_ACTIVITY_: Write the full listing out again, word for word, but omit the pictures.

_DATA TO USE_:

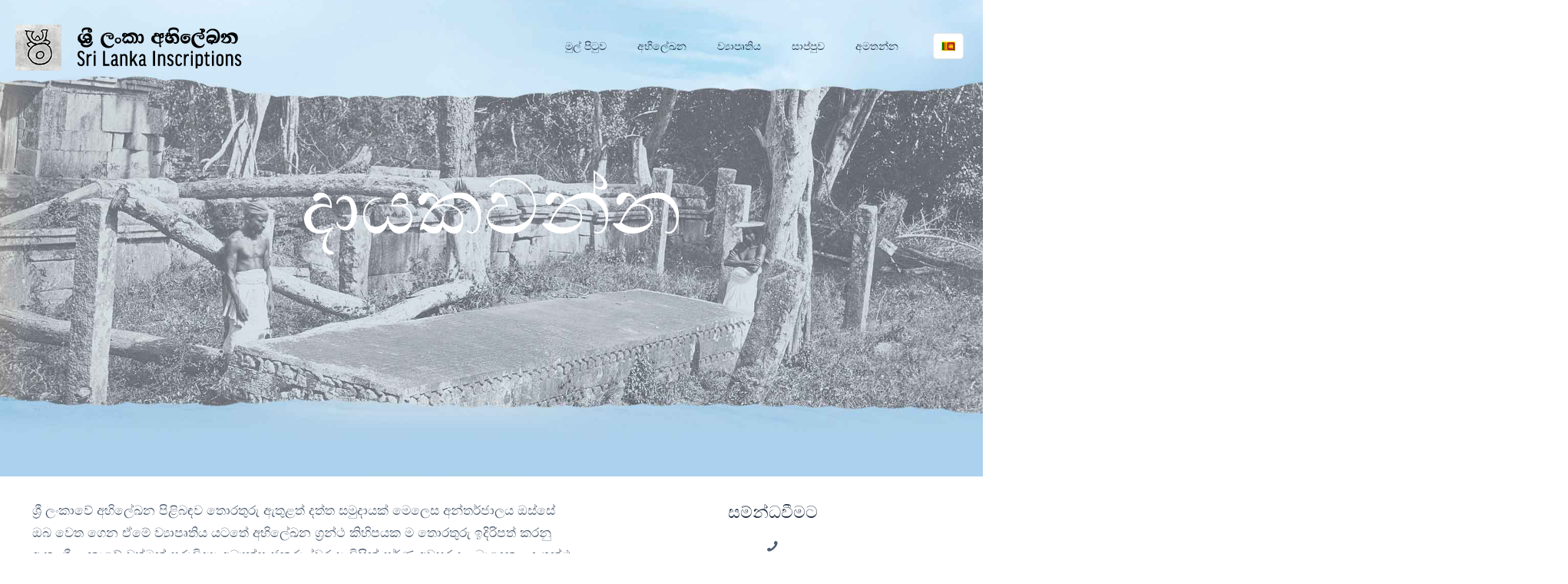

--- FILE ---
content_type: text/html; charset=utf-8
request_url: https://www.google.com/recaptcha/api2/aframe
body_size: 268
content:
<!DOCTYPE HTML><html><head><meta http-equiv="content-type" content="text/html; charset=UTF-8"></head><body><script nonce="4xR2CB7HCVc8HM0hITSDtg">/** Anti-fraud and anti-abuse applications only. See google.com/recaptcha */ try{var clients={'sodar':'https://pagead2.googlesyndication.com/pagead/sodar?'};window.addEventListener("message",function(a){try{if(a.source===window.parent){var b=JSON.parse(a.data);var c=clients[b['id']];if(c){var d=document.createElement('img');d.src=c+b['params']+'&rc='+(localStorage.getItem("rc::a")?sessionStorage.getItem("rc::b"):"");window.document.body.appendChild(d);sessionStorage.setItem("rc::e",parseInt(sessionStorage.getItem("rc::e")||0)+1);localStorage.setItem("rc::h",'1768539307927');}}}catch(b){}});window.parent.postMessage("_grecaptcha_ready", "*");}catch(b){}</script></body></html>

_RESULT OF THE TASK_:
--- FILE ---
content_type: text/html; charset=utf-8
request_url: https://www.google.com/recaptcha/api2/aframe
body_size: 268
content:
<!DOCTYPE HTML><html><head><meta http-equiv="content-type" content="text/html; charset=UTF-8"></head><body><script nonce="4xR2CB7HCVc8HM0hITSDtg">/** Anti-fraud and anti-abuse applications only. See google.com/recaptcha */ try{var clients={'sodar':'https://pagead2.googlesyndication.com/pagead/sodar?'};window.addEventListener("message",function(a){try{if(a.source===window.parent){var b=JSON.parse(a.data);var c=clients[b['id']];if(c){var d=document.createElement('img');d.src=c+b['params']+'&rc='+(localStorage.getItem("rc::a")?sessionStorage.getItem("rc::b"):"");window.document.body.appendChild(d);sessionStorage.setItem("rc::e",parseInt(sessionStorage.getItem("rc::e")||0)+1);localStorage.setItem("rc::h",'1768539307927');}}}catch(b){}});window.parent.postMessage("_grecaptcha_ready", "*");}catch(b){}</script></body></html>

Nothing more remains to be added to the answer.